**Source passage:**
- Opening Delimiter -
When a Child Survives Without the Village, the Village Vanishes: A Letter to Every Somali Mother Carrying More Than She Should

When a Child Survives Without the Village, the Village Vanishes: A Letter to Every Somali Mother Carrying More Than She Should

She came from a place where a child was never alone. Where the smell of qarfo (cinnamon) and heel (cardamom) from a neighbor’s kitchen meant the door was open — and an open door meant you were welcome, and being welcome meant you belonged. She carried that world inside her when she came to Minnesota. She thought she would plant it here.

Somewhere between working double shifts, navigating school systems in a second language, and learning to live in a country that rewards independence above all else, the door quietly closed; lullabies turned to whispers instead of songs of enjoyment. Not because she stopped caring because no one taught her how to keep it open in a world that was not built for villages. This is not her failure. This is a loss that belongs to all of us.

What We Are Seeing

In our work at Women's Wellness MN, we sit with mothers, young women and children who are doing something extraordinary and suffering quietly because of it. They are working, parenting, managing households, navigating systems in a second language, and carrying the emotional weight of an entire family on their own. When illness comes, and it does come, the fear that rises is not who will care for me. It is immediately: what will happen to my children? Not because our community does not care. But because the structures that would have answered that question without hesitation, the grandparents, the aunties, the neighbors, the extended family close by, are no longer reliably there.
- Closing Delimiter -
**Given records:**
- Opening Delimiter -
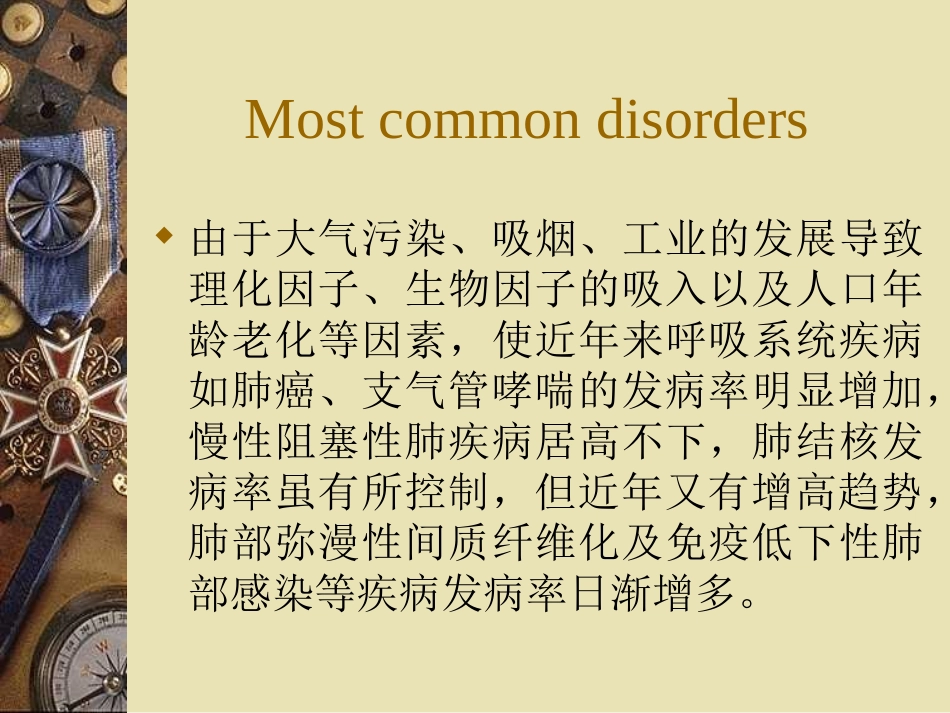 Most common disorders

由于大气污染、吸烟、工业的发展导致理化因子、生物因子的吸入以及人口年龄老化等因素，使近年来呼吸系统疾病如肺癌、支气管哮喘的发病率明显增加，慢性阻塞性肺疾病居高不下，肺结核发病率虽有所控制，但近年又有增高趋势，肺部弥漫性间质纤维化及免疫低下性肺部感染等疾病发病率日渐增多。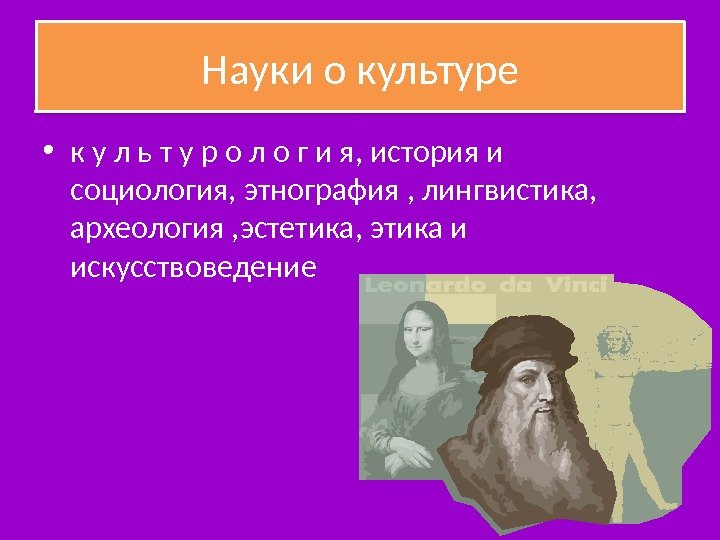 Науки о культуре

• к у л ь т у р о л о г и я, история и социология, этнография , лингвистика, археология ,эстетика, этика и искусствоведение

Leonardo da Vinci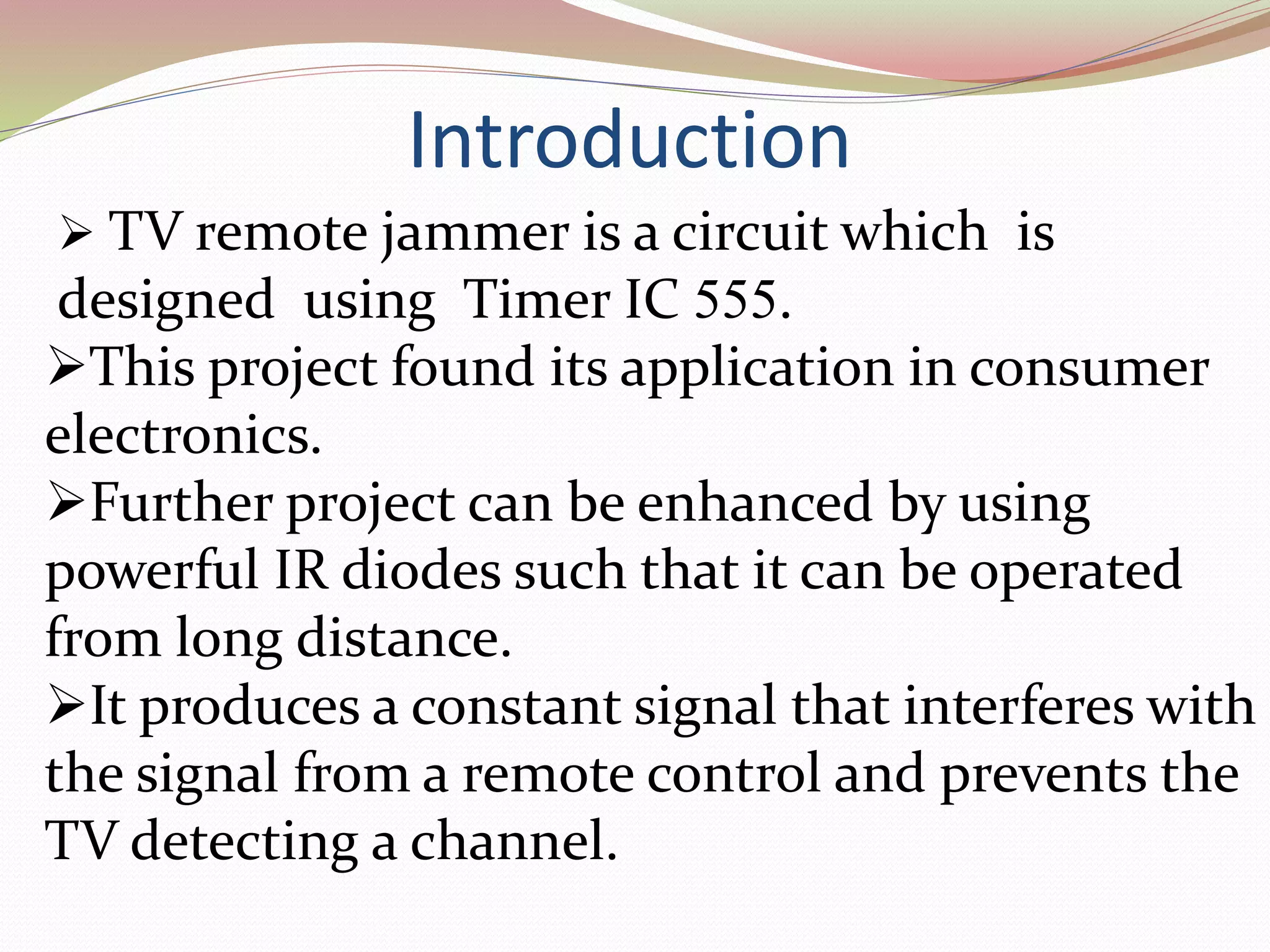 Introduction

➢ TV remote jammer is a circuit which is designed using Timer IC 555.

➢This project found its application in consumer electronics.

➢Further project can be enhanced by using powerful IR diodes such that it can be operated from long distance.

➢It produces a constant signal that interferes with the signal from a remote control and prevents the TV detecting a channel.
- Closing Delimiter -
**Parts of the exercise:**
a) Which supports does the letter to Somali mothers name as the structures that are no longer reliably there?
b) Can you carry on the letter to Somali mothers from the point where it stops?

**Results of the tasks:**
a)
- The grandparents
- The aunties
- The neighbors
- The extended family close by

b)
And so mothers do what feels like the only safe thing. They hold their children closer. They become more protective. They begin, slowly, to close the door. Not out of selfishness, but out of fear. Fear that without the village, the world itself becomes a threat to their children.

What begins as protection can quietly become isolation. Children raised in isolation, even well-raised and well-fed children, end up being shaped almost entirely by institutions such as daycare, school, and after-school programs. These are not bad places. But they were never meant to be a child's only community and social support. They were never meant to be the ones passing down values, traditions, a sense of belonging, a moral foundation. That was always the village's work.

One of the most profound losses we are witnessing is children no longer hearing the lullabies of their families — those songs of play, comfort and connection that were once woven into every day. The spoken poetry below captures the prayers and yearnings Somali mothers have long expressed while comforting their children. It describes a deep wish that the child never lose the nurturing of a grandmother, the steadying hand of a grandfather, the protection of uncles, the guidance of siblings, and the belonging of everyone who is bound to them. That this prayer even needs to be sung tells us how far we have drifted from the village, and how much we lose when the villager is no longer part of it.

Hobeeya hobeey hobeeya

Ayeeydaayoo ku korisa,

Awowgaayoo ku qaada,

Adeerkaayoo ku haysta,

Ha waayin ha waalaloobin,

Ha waayin walaalo dhawr ah,

Ha waayin labada waaliid,

Ha waayin wardheere aabbe,

Ha waayin waxsiiso hooyo,

Ha Waayin intii wax kuu ah.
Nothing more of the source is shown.